Stacy Bright brings to light an excellent article “Handgun Grips: What Works, What Doesn’t” where she highlights several does and don’ts of hand gun grips. Here are the six primary styles she reviews, plus what the NRA recommends:
1. Good Semi-Automatic Grip – Stacking your thumbs provides the best overall two-handed grip while keeping your thumbs out of the way. Make sure your support-hand thumb doesn’t interfere with any of the handgun’s controls.
2. Teacup Grip – With a teacup grip, the support hand doesn’t do much at all to absorb recoil.
3. Thumbs Crossed -Crossing the support hand thumb behind the strong hand thumb can get it in the way of the slide on a semi-automatic handgun.
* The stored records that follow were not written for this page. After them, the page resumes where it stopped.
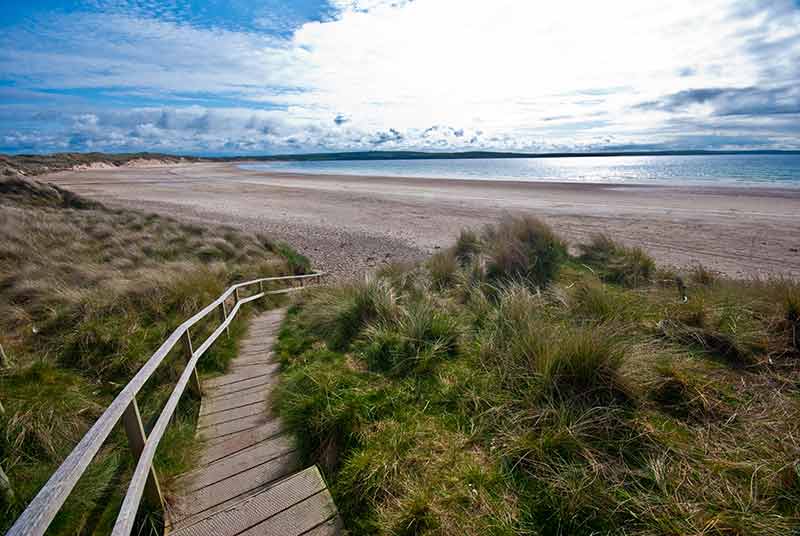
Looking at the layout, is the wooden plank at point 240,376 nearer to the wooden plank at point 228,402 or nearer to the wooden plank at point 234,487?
the wooden plank at point 228,402

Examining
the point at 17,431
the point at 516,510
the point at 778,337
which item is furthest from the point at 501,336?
the point at 17,431

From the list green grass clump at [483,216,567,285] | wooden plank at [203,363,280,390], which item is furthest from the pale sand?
wooden plank at [203,363,280,390]

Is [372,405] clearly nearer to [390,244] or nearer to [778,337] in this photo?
[778,337]

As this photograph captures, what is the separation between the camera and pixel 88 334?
17.3ft

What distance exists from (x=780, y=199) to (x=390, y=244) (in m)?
25.3

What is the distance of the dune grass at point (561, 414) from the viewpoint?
94.6 inches

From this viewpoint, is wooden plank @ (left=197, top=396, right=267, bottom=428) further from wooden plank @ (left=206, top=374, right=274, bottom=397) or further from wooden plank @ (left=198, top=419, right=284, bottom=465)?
wooden plank @ (left=206, top=374, right=274, bottom=397)

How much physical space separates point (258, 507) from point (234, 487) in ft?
1.47

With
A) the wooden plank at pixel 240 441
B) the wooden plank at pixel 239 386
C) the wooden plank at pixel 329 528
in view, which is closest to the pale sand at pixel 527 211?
the wooden plank at pixel 239 386

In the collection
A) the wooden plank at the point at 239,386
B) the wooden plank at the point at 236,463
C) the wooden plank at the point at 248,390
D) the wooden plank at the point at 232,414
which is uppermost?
the wooden plank at the point at 236,463

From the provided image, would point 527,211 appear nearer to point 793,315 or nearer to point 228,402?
point 793,315

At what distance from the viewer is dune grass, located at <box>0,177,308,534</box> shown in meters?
3.06

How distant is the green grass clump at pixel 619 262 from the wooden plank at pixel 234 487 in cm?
664

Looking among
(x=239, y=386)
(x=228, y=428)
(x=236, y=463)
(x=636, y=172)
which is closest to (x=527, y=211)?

4. Index Finger in Front of Trigger Guard – Some people think putting the support-hand index finger on the front of the trigger guard helps mitigate recoil, but it really weakens the grip overall.
5. Gripping the Wrist – Disregard what you’ve seen in the movies, this is not an advisable shooting grip.
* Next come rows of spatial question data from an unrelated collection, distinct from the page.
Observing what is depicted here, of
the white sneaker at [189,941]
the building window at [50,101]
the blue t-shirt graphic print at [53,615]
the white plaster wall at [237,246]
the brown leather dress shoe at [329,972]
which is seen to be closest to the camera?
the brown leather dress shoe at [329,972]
6. Revolver Grip – When gripping a revolver, keep your support thumb out of the way.
The NRA has standardized on the Good Semi-Automatic pistol grips, which has proven to accomplish the following three things:
1. Correctly places the trigger finger on the trigger to support perfect sight alignment when the pistol goes off;
2. Achieves natural alignment of the sights to the eye (grip alignment);
3. Reduces the sliding of pistol in the hand when shooting a heavy-recoiling pistol.
Self-taught and beginner shooters can easily their improve accuracy and speed by applying the techniques described here, odd as some may feel to hands that are ingrained to old habits or eyes that have seen too many bad examples from Hollywood. Experiment safely, including dry firing, before trying any new technique at accelerated speed.